* Text block *
▼

Date: Thu. Sep. 22 2005 6:13 AM ET

There are a small but growing number of Conservatives calling for the resignation of Stephen Harper.

Last week, four Quebec Conservatives called for Harper's head, saying he would never win the next election so he should resign now.

Now, a Toronto voice is the latest to join the chorus. Ontario Conservative Party member Carol Jamieson has written an open letter to the party calling for Harper to step aside.

Jamieson is?the vice-chair of all the Greater Toronto Area Conservative councils and speaks for a significant voice in Toronto, which has a population of four million people.

In her letter, she writes: "The time has come for Stephen Harper to stop dreaming that his destiny is 24 Sussex Drive. That day will only come if one of its residents invites him over because they are looking for a stick-in-the-mud dinner guest."

But the letter may cost Jamieson.?

CTV Ottawa bureau chief Robert?Fife?says that sources have told him that the Conservative Party's national council is planning a conference call sometime today and are going to move to kick Jamieson out of the party.

▲

* Your assignment *
Retype the passage of the article on calls for Stephen Harper's resignation from "Last week, four" up to and including "to step aside.".

* Data block *
▼

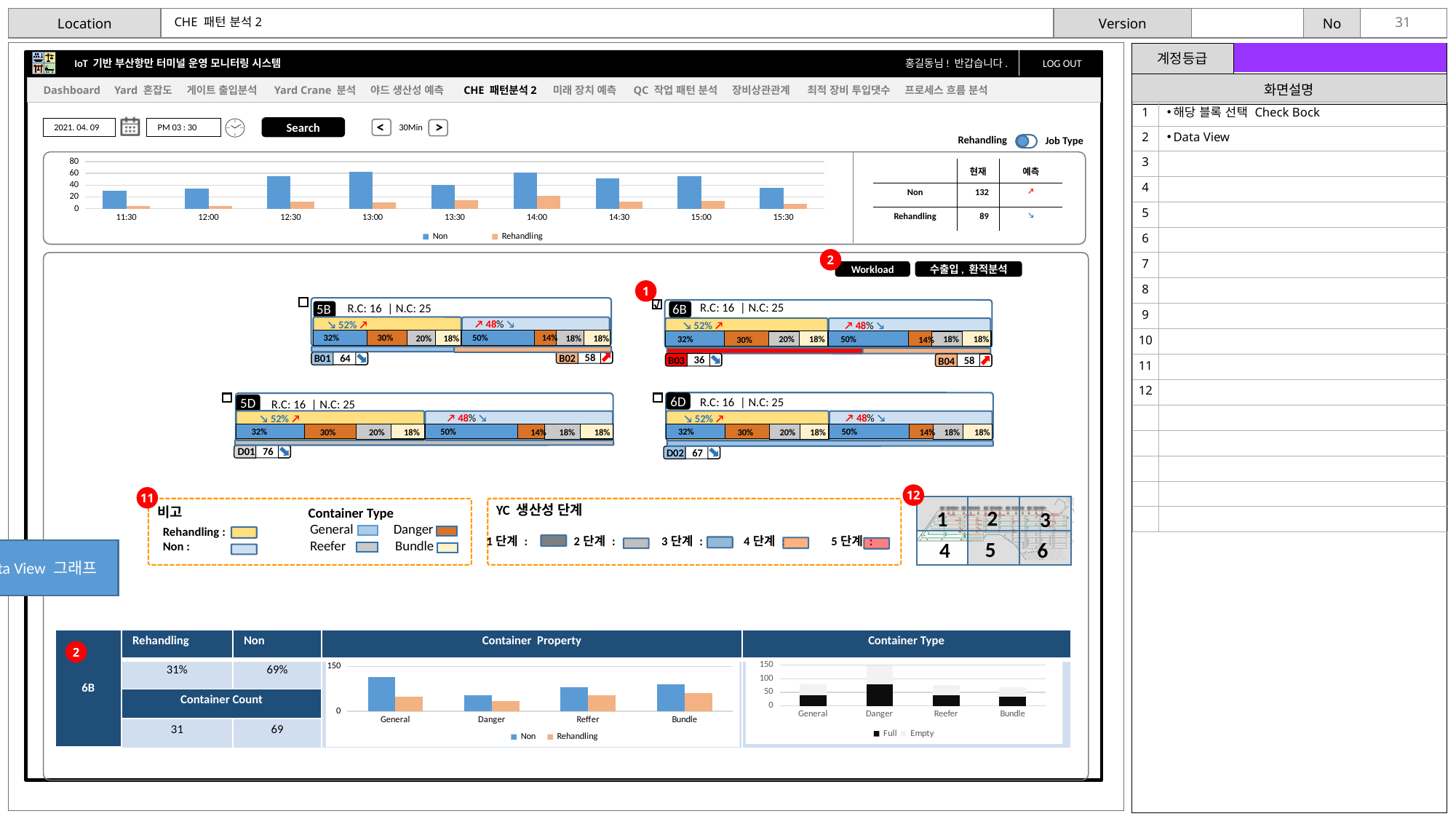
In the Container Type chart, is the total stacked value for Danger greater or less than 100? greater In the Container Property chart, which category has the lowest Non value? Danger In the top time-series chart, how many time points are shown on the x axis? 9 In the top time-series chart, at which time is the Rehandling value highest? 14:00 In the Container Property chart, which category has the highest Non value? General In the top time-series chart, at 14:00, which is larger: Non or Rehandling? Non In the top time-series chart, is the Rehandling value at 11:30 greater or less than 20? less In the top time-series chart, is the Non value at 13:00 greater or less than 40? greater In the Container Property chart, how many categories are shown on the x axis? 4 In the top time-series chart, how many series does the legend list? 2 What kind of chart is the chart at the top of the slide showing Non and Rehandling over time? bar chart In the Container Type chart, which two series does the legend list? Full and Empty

▲

* Problem solution *
Last week, four Quebec Conservatives called for Harper's head, saying he would never win the next election so he should resign now.

Now, a Toronto voice is the latest to join the chorus. Ontario Conservative Party member Carol Jamieson has written an open letter to the party calling for Harper to step aside.